Don’t over think Hadoop.

I was watching TV yesterday and flipped past the film Moneyball on one of the movie channels. I had seen this movie before and I have heard all about the relationship to BI and Big Data. I guess for me I saw the central theme of that movie as disruption as it relates to innovation.

The disruptive power of not really needing high end hardware to build a supercomputer has the market scrambling to force Hadoop into a model that fits many years of coaching by industry giants. You have to have super high end hardware with many layers of backup, redundancy and failsafes. You have to come in on the weekend and neglect your family to “save the day” for some silly website powering someones else’s critical functionality. Stuck in a rut of selling high end nodes the thought of converting to disposability of slave nodes combined with the resiliency of the power that large numbers of slaves brings is disruptive to the entire industry selling into modern data warehouse powered businesses. Not needing Fiber or even 10GbE means networks are smaller, less expensive and closer to disposable. No need for virtualization you say? How can this be? Virtualization is good for everything isn’t it? Its faster, more dense and cost efficient right? Just ask your vendor. They will tell you all about it. Don’t even get me started on the eternal battle of share everything versus share nothing. I have argued for share nothing for many years in classic HPC to no avail. How else can sell massive network or cluster based storage? Query the market and you will find no end to the perversion of the original intent of Hadoop. Changes to the file system, replication level, placement of data into traditional databases and placement of MapReduce over the same. Hogwash.

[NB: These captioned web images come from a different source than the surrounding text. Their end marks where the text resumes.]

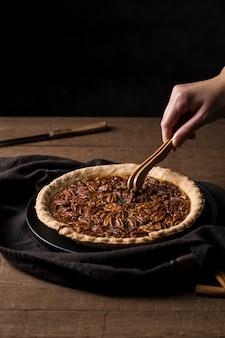 Deliziosa crostata di noci pecan fatta in casa pronta per essere servita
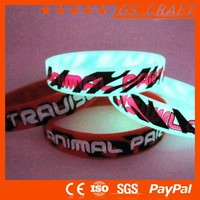 Custom designed New Product Latest Design glow in the dark rubber band bracelets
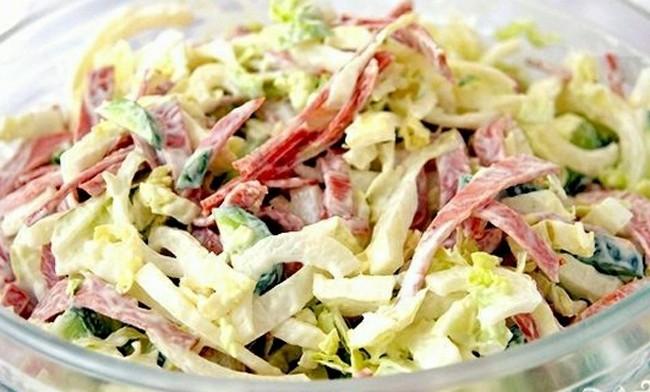 Салат с сырокопченой колбасой и белокочанной капустой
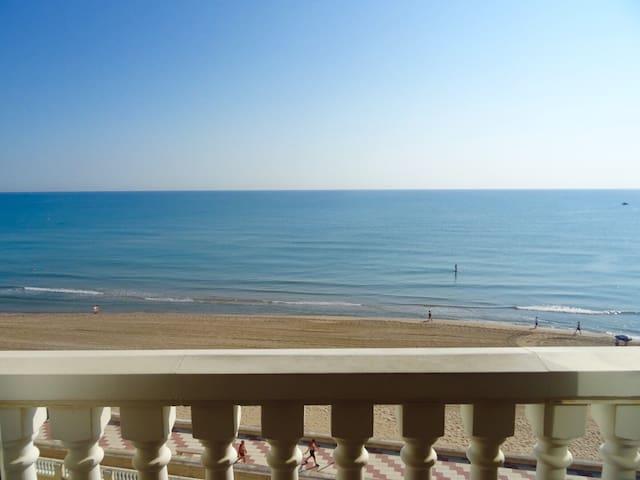 Ático en primera línea de playa + piscina + Wifi
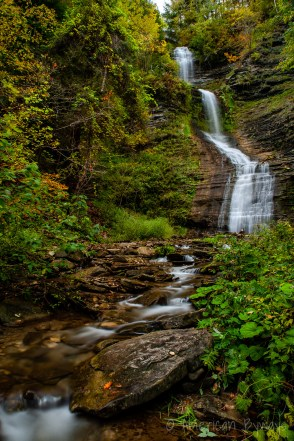 Deh-ga-ya-soh Falls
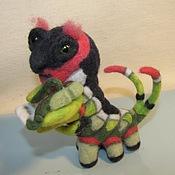 Куклы и игрушки ручной работы. Ярмарка Мастеров - ручная работа Гусениц Феофил, скрипач. Handmade.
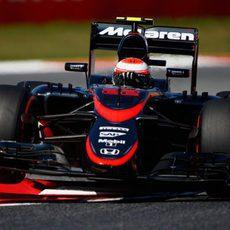 Jenson Button volando sobre los pianos del Circuit de Barcelona-Catalunya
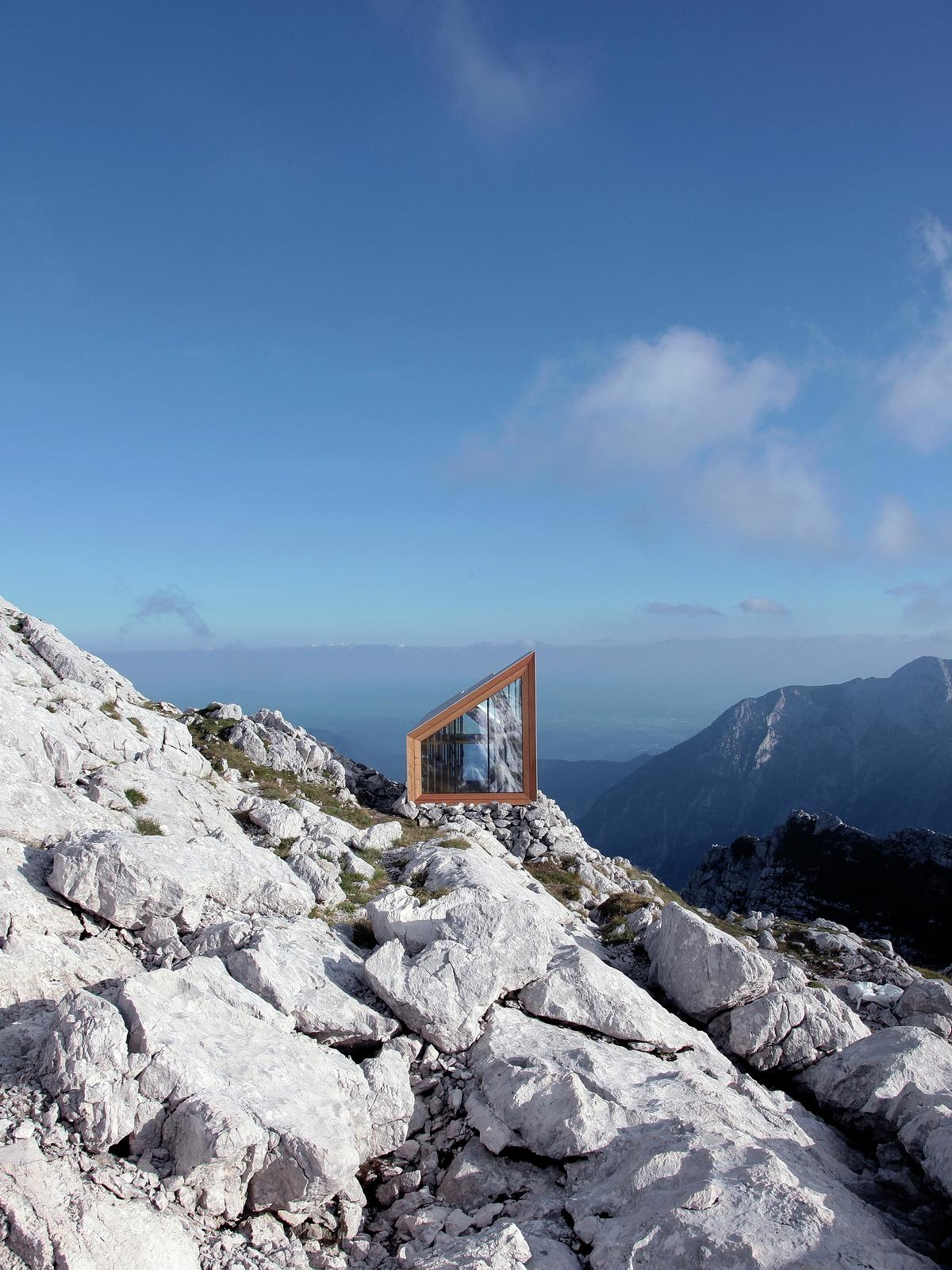 Gallery of alpine shelter skuta ofis arhitekti akt ii for Ofis arhitekti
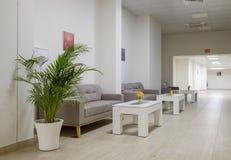 Lång korridor med soffor och tabeller 3 royaltyfri bild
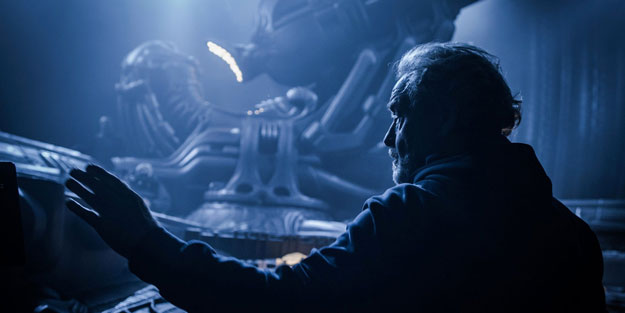 "Ridley Scott se ha hecho con ""The End of October""... pandemia al canto"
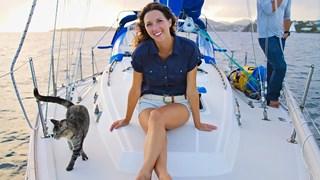 Котка обикаля света заедно със стопаните си (Галерия)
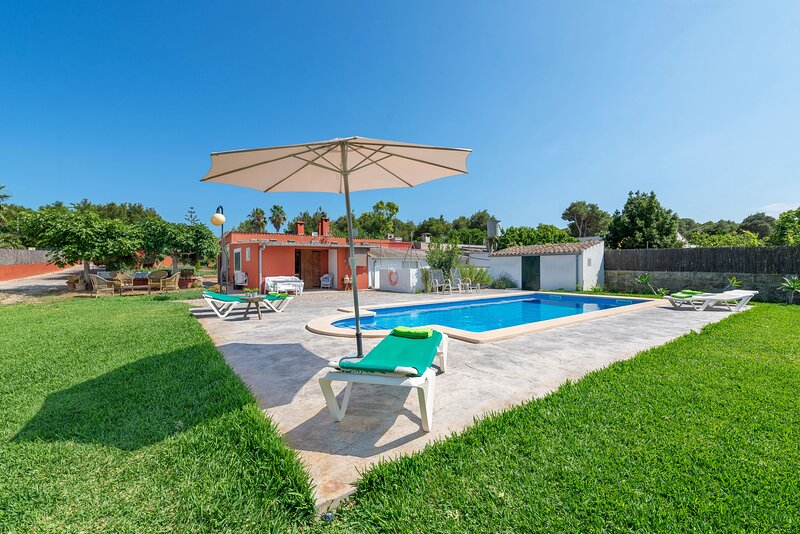 CAN CALAFAT - Villa for 4 people in Ca'n Picafort, holiday rental in Ca'n Picafort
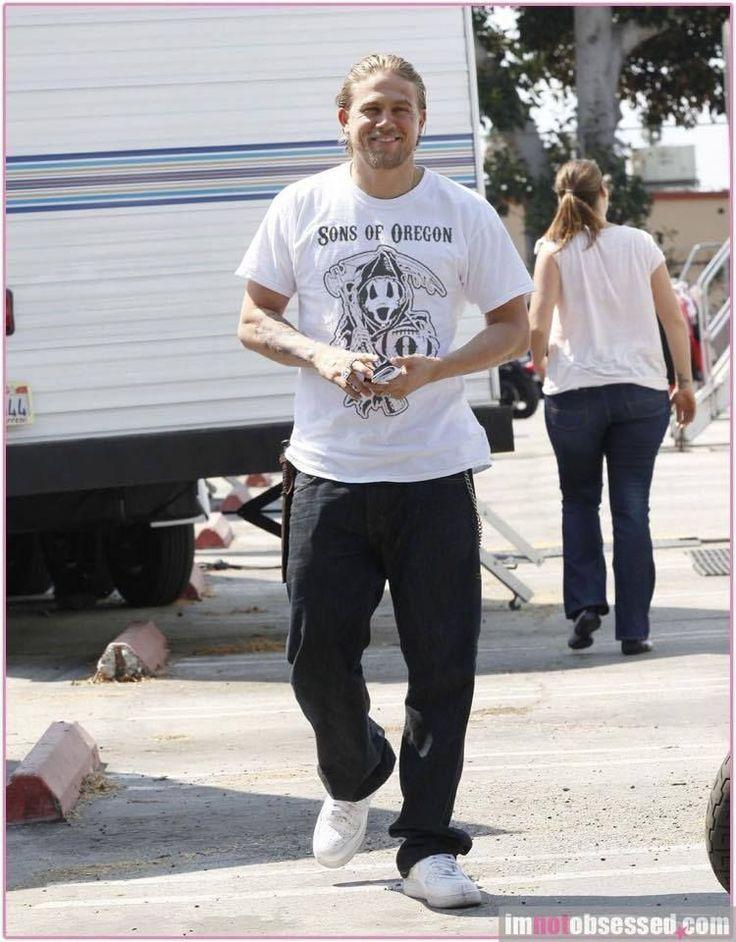 Sons of Oregon!!   Charlie Hunnam   Jax Teller   Love it!   Want the shirt!   #SOA #Jax #Oregon #Sons   @auttumnwhite  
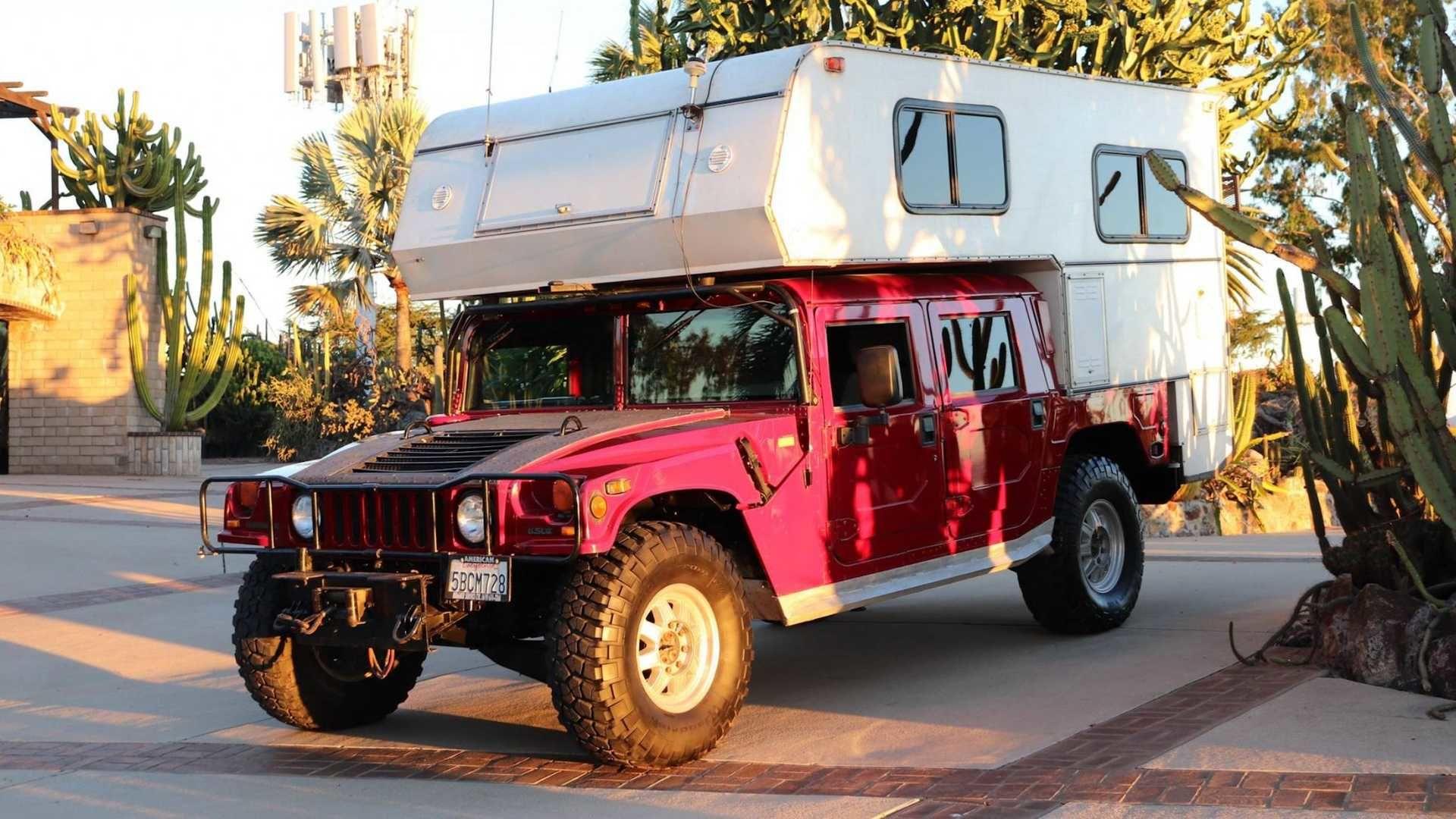 攜帶露營車殼的 Hummer H1 應該是終極越野探險車吧!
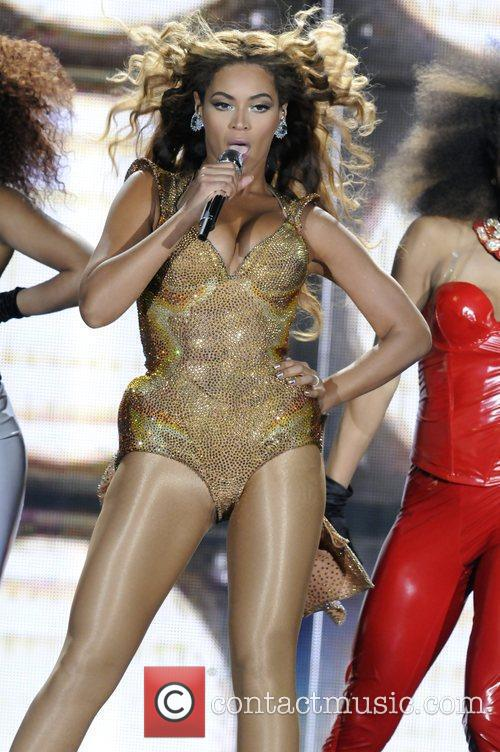Beyonce Knowles and Staples Center 3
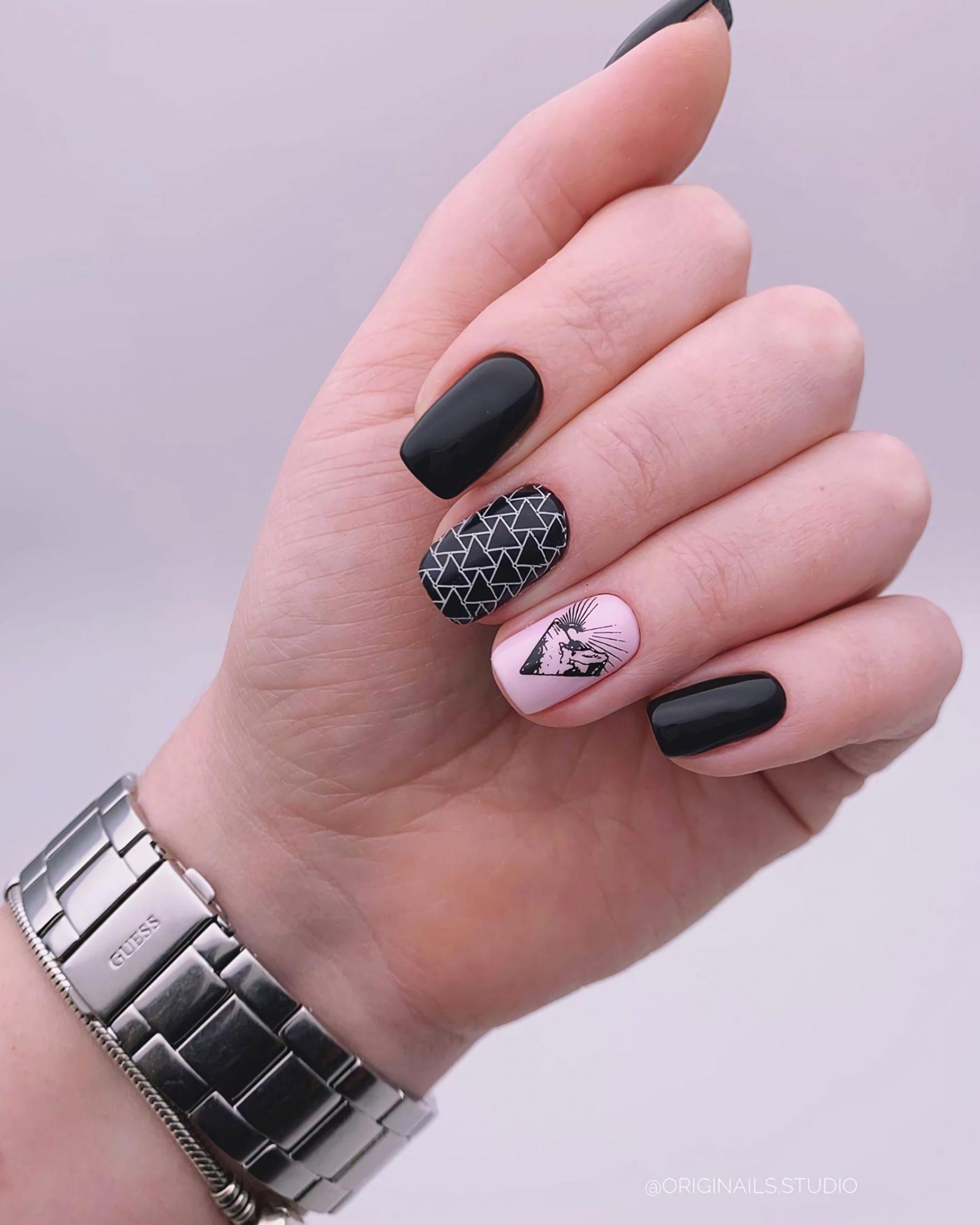 красивый геометрический маникюр на короткие ногти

Buy nodes. Lots of them. Cheap ones with zero features for redundancy (no you don’t need two power supplies or 18 NIC cards and shouldn’t be paying more than $5k MAX). If they break beyond repair put them in the dumpster (or may be donate them to a good cause). Don’t over think Hadoop. Start using it and get educated. It will be disruptive and cause people to fear change (including in your own company) but at this stage much like “cloud” was a few years ago if you don’t have a strategy for Hadoop in place you are going to be sitting on your couch in October watching competitive company brand X win the world series of your field.